RECORDS TO PROCESS:
⁂
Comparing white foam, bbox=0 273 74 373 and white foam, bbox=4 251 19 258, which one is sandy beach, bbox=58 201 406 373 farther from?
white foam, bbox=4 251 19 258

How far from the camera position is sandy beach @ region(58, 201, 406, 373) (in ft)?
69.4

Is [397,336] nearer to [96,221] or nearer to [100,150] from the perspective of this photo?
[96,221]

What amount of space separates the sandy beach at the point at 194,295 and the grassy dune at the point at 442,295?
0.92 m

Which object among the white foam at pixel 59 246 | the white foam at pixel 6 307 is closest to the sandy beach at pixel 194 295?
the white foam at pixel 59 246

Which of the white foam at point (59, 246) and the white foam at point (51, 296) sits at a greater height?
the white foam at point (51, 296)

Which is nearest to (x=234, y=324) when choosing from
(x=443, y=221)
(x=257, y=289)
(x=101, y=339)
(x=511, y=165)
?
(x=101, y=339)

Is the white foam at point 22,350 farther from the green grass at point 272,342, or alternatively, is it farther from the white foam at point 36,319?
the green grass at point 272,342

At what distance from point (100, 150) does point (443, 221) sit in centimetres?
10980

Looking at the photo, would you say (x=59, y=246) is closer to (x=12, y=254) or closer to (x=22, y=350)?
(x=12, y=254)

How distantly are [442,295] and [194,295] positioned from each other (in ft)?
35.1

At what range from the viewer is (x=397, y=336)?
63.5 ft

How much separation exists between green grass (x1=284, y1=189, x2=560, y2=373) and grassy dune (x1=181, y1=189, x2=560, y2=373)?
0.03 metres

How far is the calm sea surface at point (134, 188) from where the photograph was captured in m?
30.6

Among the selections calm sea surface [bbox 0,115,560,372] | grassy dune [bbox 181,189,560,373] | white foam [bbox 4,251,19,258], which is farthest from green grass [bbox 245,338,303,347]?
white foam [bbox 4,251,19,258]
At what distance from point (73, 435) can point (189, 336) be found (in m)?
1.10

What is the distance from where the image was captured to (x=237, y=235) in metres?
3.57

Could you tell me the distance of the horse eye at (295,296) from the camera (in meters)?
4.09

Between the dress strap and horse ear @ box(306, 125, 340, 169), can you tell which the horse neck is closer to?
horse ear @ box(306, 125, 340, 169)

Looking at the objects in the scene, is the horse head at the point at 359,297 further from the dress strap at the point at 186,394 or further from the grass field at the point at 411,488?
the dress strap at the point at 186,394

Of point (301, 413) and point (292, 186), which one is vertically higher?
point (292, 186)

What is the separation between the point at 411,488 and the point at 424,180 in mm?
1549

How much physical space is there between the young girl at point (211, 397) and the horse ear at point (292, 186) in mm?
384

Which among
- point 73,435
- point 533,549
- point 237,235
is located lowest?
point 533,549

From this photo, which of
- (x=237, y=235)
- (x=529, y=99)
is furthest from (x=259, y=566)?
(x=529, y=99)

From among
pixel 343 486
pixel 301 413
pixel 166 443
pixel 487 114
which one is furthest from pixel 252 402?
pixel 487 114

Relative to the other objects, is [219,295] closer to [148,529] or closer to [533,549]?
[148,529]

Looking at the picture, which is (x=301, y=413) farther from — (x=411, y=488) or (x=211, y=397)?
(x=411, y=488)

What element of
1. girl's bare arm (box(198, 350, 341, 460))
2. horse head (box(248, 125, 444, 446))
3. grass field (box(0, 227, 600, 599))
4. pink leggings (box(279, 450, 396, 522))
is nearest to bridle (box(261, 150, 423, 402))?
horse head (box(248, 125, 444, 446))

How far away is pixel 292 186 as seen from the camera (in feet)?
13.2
⁂
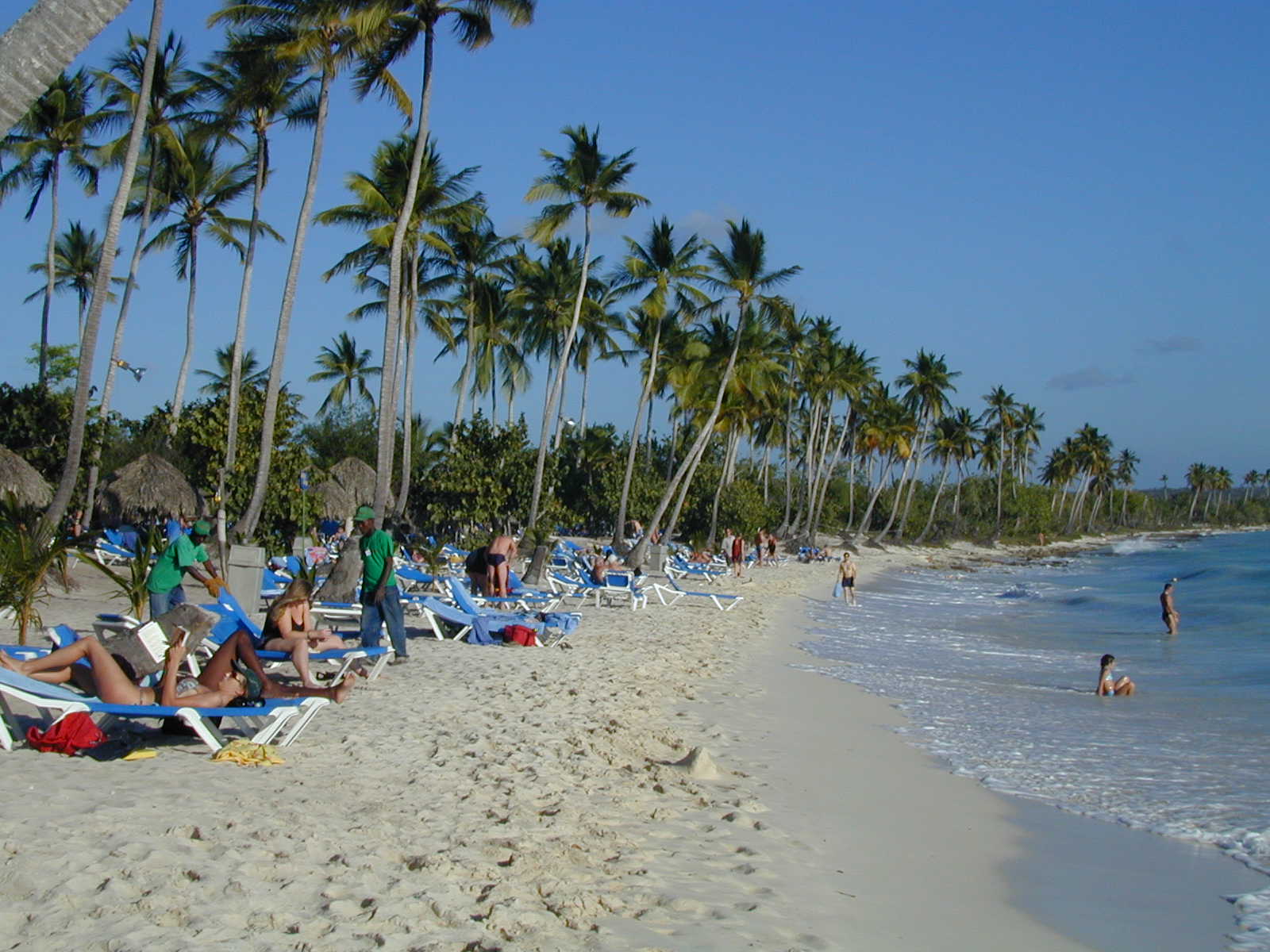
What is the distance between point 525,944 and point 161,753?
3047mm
⁂
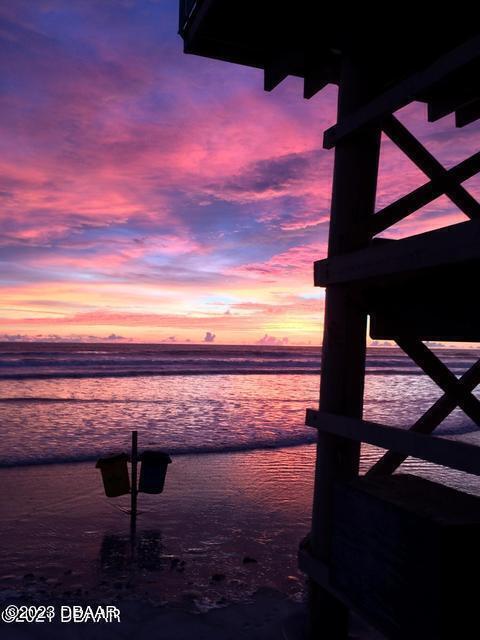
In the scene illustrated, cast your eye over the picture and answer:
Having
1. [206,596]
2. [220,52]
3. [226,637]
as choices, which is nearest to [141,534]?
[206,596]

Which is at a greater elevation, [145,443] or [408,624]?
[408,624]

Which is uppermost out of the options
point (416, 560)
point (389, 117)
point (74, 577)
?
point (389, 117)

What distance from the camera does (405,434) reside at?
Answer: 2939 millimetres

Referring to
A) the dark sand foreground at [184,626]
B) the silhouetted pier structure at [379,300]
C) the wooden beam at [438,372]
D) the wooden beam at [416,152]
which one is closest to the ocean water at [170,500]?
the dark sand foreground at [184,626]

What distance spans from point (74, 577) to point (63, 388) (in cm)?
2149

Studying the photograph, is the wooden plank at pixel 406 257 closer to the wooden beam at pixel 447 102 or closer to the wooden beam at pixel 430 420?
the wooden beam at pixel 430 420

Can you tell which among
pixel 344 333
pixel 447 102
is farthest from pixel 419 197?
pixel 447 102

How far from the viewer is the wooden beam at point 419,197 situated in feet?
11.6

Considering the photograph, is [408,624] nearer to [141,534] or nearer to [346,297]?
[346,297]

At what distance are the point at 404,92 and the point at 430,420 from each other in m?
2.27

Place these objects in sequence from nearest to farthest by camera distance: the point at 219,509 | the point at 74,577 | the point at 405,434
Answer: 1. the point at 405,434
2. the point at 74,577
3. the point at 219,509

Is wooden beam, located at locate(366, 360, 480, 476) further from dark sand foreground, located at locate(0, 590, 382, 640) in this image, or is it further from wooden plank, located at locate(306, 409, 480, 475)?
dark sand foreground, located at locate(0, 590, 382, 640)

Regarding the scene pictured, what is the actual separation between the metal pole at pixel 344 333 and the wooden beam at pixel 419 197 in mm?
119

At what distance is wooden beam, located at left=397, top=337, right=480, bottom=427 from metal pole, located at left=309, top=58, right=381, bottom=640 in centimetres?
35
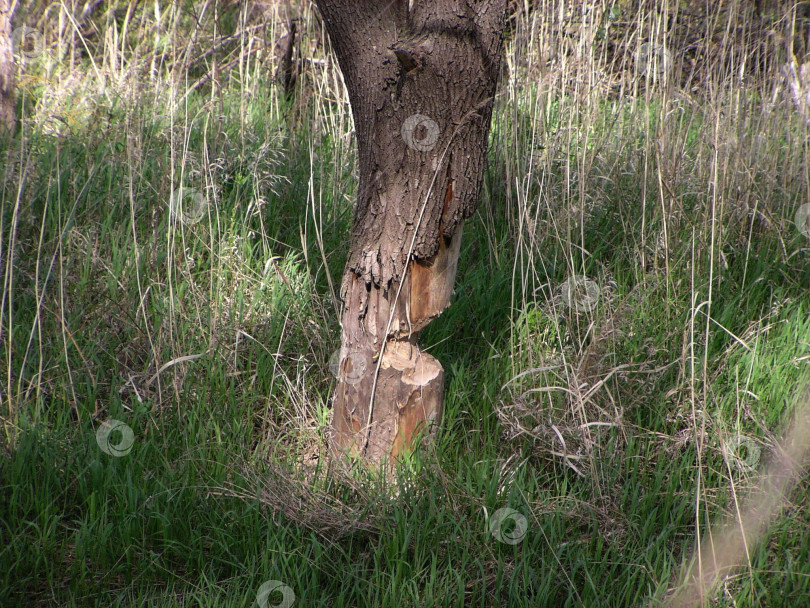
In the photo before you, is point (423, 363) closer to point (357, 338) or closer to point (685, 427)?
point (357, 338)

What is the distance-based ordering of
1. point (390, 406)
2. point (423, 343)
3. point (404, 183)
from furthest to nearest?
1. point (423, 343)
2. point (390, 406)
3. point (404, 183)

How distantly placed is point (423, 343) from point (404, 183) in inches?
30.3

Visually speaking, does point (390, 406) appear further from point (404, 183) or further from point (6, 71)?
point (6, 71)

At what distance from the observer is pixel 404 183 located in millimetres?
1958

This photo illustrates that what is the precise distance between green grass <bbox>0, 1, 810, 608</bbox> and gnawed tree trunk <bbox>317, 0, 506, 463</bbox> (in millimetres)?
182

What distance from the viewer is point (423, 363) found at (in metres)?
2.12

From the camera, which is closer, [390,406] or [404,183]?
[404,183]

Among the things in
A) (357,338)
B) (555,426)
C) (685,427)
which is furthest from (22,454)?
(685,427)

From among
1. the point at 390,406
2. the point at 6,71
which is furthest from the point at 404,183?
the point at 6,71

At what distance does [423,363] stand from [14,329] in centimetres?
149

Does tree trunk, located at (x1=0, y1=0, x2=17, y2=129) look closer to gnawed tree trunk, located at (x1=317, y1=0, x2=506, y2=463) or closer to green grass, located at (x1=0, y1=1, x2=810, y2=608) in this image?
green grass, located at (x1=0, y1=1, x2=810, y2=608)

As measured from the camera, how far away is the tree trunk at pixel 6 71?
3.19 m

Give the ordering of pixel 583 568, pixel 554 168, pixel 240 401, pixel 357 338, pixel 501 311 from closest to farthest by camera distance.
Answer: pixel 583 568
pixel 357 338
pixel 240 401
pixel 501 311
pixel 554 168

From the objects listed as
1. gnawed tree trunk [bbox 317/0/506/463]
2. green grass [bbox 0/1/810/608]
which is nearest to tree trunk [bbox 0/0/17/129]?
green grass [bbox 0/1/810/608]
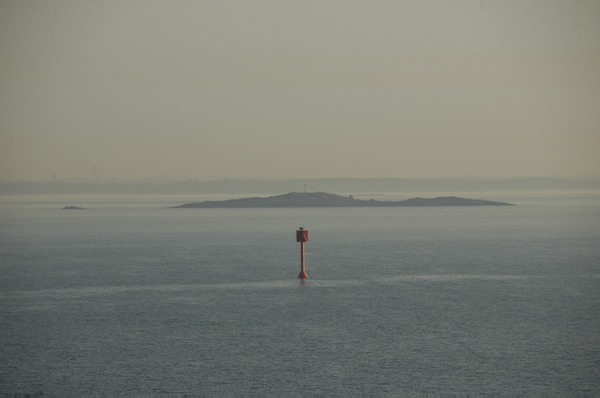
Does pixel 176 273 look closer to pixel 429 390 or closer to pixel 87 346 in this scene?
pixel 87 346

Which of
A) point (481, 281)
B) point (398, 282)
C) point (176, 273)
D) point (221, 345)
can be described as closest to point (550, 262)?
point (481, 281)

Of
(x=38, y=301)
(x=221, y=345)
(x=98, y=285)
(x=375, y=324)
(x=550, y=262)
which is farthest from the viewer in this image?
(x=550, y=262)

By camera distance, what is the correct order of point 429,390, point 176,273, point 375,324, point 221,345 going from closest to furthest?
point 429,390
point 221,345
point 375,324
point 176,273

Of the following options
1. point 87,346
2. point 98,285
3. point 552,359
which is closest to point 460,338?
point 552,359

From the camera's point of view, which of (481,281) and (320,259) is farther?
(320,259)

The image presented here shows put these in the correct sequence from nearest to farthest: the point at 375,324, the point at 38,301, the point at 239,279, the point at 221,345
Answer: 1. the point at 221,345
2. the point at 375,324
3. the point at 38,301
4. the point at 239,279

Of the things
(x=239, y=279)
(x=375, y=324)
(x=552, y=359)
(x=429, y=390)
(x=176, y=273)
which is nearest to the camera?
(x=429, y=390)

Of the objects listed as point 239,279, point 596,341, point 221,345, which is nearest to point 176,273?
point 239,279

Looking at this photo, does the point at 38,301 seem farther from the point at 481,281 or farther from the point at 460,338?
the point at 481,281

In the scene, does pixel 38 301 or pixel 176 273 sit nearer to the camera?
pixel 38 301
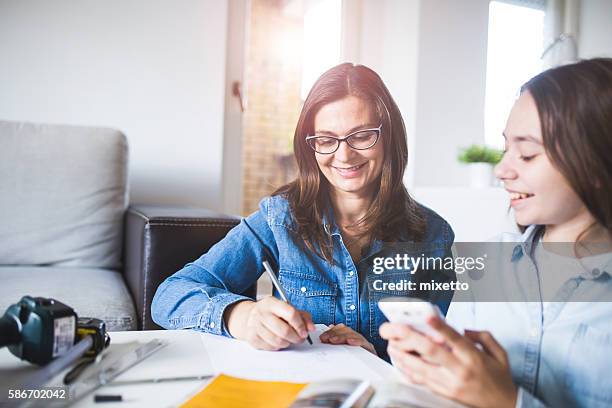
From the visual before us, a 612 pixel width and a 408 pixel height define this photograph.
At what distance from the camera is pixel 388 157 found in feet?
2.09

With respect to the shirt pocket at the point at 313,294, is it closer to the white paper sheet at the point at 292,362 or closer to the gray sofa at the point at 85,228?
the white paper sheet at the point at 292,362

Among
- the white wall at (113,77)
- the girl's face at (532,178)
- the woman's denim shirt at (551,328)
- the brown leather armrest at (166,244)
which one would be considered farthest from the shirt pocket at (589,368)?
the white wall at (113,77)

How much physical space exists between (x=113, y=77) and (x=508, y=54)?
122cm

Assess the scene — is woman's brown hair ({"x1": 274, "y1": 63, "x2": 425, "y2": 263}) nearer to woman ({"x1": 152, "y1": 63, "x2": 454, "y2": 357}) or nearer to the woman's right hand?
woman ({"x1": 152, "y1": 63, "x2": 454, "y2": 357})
⁂
SET EXERCISE:
Gather each line of the records above that contains the word "would" and copy it out in full.

SOLUTION TO THE EXERCISE:
Looking at the photo, would you say (x=59, y=246) is closer to (x=12, y=254) or closer to (x=22, y=350)?
which one would be considered farthest from the shirt pocket at (589,368)?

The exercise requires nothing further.